The aft cleats should be installed on the outside edges of the transom 2" below the rail. The forward cleat should be placed as before, 84" forward.

When installed in this manner, the tubes will be approximately 2" lower than the rail near the oarlock and give significantly more room for the oars when rowing.

The track should be located 10" from the rail midway between the cleats.

You can try to modify your present installation: must remove the old tracks and either reposition them or get new ones.  Also you will need to move two aft cleats or add new ones.  The length of the tie downs might also need to be longer.

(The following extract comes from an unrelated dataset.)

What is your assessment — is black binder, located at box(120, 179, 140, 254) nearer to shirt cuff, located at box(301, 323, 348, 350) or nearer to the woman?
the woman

Be sure to reseal any screw holes.

Contact me with any questions. .

Thursday, May 2, 2013

An idea for you to try.

Pumping up DinghyDogs takes time with a foot pump and it isn't exactly easy.  You might try this.

Press the yellow button in and turn clockwise to keep the valve open. It will be much faster and easier to pump up the tubes. When they're pumped up, remove the pump from the valve and QUICKLY shut the valve - turn counter clockwise so it pops up.  You'll lose a little air but not much. Now you can finish the pumping the regular way but with much less overall effort.  

Monday, March 18, 2013

I lied

Well not exactly lied but I might have exaggerated a bit.  On our website we say Dinghy Dogs make "it as stable as an inflatable". The fact is that an inflatable has its tubes in the water all the time.  That's what keeps inflatables afloat and give them stability, but that's what makes them such poor rowing boats and such poor tow behinds.

The Dinghy Dogs tubes ride out of the water in an empty boat as seen in this side by side comparison.  

Dinghy Dogs  v  Inflatable

As passengers enter the dinghy, the tubes will drop but should still be out of the water. That's how boats with Dinghy Dogs can perform like a hard dinghy.  

Only if and when the boat tips too much, the tubes become active providing the buoyancy needed to prevent serious problems or even a capsize. 

So I guess they're not quite as stable as an inflatable but we believe the tradeoff is more than justified.

Wednesday, January 9, 2013

An ounce of prevention

I recently received a note from a customer telling me that a bladder in one tube apparently burst.  When I received the culprit I found that the bladder had indeed burst and had a huge hole adjacent to the valve.  The bladder material had clearly been subjected high heat since the material surrounding the valve was very thin and transparent.

Apparently the collar was not centered in the opening and the bladder material found its way out around the collar.  I suspect the hot sun increased the pressure on the tubes but since the bladder was not contained by the cover, it kept expanding until it burst.

I urge you to be sure the valve is centered whenever you inflate but especially if the dinghy will be unattended for any time and you might not notice a problem.  Since this is the first time we have encountered this it's probably an outlier but an ounce of prevention....

Our new Dinghy Dogs design has an improved valve arrangement making this problem nearly impossible as seen here:
Wishing us all a great New Year and sailing season.